Bellamy’s authorship was reaffirmed during the 20th century by, among others, the American Flag Foundation, the Smithsonian Institution, the Legislative Research Service (now the Congressional Research Service) and the Library of Congress. He was credited again as recently as last year in a resolution by the United States Senate and a citation by the “New Yale Book of Quotations.”

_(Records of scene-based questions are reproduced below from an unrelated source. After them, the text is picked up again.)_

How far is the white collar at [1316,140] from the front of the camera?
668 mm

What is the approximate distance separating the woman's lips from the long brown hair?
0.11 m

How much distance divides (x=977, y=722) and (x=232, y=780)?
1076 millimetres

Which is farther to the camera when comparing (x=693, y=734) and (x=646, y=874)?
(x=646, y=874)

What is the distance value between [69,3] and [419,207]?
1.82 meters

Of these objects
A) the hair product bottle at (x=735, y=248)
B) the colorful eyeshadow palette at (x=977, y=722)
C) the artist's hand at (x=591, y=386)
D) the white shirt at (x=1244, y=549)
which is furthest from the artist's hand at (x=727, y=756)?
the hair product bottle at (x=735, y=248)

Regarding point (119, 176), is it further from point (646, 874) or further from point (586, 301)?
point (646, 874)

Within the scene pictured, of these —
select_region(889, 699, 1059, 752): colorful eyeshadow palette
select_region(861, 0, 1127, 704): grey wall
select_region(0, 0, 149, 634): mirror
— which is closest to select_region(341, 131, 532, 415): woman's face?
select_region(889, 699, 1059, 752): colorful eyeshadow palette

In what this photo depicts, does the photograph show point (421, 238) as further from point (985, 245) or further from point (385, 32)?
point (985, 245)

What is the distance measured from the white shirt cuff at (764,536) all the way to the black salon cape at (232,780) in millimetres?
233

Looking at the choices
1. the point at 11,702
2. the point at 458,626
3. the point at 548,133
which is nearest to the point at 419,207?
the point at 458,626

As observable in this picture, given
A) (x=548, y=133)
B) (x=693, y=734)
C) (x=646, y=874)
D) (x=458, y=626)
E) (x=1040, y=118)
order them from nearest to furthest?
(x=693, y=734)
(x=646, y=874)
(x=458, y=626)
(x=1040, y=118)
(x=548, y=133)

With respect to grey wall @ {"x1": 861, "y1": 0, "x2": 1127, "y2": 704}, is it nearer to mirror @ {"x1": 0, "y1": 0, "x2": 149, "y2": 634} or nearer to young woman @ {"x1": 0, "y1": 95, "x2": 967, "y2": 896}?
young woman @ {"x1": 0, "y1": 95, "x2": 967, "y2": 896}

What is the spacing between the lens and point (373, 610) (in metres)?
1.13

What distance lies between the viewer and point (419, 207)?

In February, however, simmering doubts about the oath’s origin resurfaced. A New York history buff discovered a newspaper account that appears to contradict Bellamy’s.
The discovery may also vindicate a longstanding but disputed claim that the oath actually originated in 1890 when a 13-year-old Kansas schoolboy — remarkably named Frank E. Bellamy — said he submitted it to a contest that was organized by Francis Bellamy’s own magazine to promote American values such as patriotism.
In February, Barry Popik, a historian and lexicographer who had been researching the pledge’s origin, was stunned to find a clipping on newspapers.com from the Ellis County News Republican of Hays, Kan., dated May 21, 1892.
The article described a school ceremony several weeks earlier, on April 30, 1892 — more than three months before Francis Bellamy swore he wrote the pledge -— in which high school students in Victoria, Kan., swore allegiance to the American flag using virtually the same words.
Mr. Popik collaborated with Fred R. Shapiro, the associate library director for collections and special projects at Yale Law School, who immediately noticed the inconsistency in the timeline: How could Francis Bellamy have created the pledge in August 1892, as he claimed, when a nearly identical pledge had already been recited and published the previous May?
Mr. Shapiro is also the editor of “The New Yale Book of Quotations,” which attributed the pledge to Francis Bellamy in its latest edition, published last August. He said that in subsequent editions, he would credit the oath to Frank Bellamy instead.
The May 1892 newspaper clipping does not prove that Frank Bellamy wrote the pledge, but it seems to suggest that perhaps Francis Bellamy did not.
“It’s very hard to explain what you see in that newspaper,” said Debbie Schaefer-Jacobs, curator of the division of cultural and community life of the Smithsonian’s National Museum of American History.
“I think you can’t rule out that Frank may have been the author and that Francis came across it and consciously or subconsciously used the words,” she added in an email this month.
Elizabeth L. Brown, a reference librarian at the Library of Congress, agreed that “if Francis Bellamy wrote the pledge in August of 1892, how did it come to be published in a Kansas newspaper in May 1892?”
In 1957, the Library of Congress certified Francis Bellamy as the author of the pledge on the basis of a 148-page investigative summary submitted by the Legislative Research Service. It was requested by Representative Kenneth B. Keating, a New York Republican, whose upstate district included Bellamy’s birthplace.
But that report focused almost entirely on determining whether the pledge had been written by Bellamy or by his boss, the magazine’s editor, James B. Upham, as the deadline loomed for the Sept. 8 edition of Youth’s Companion, which was to feature the oath in a printed program that schools could follow for the 400th anniversary of Columbus’s voyage of discovery the following month.”
The entire article is an interesting read.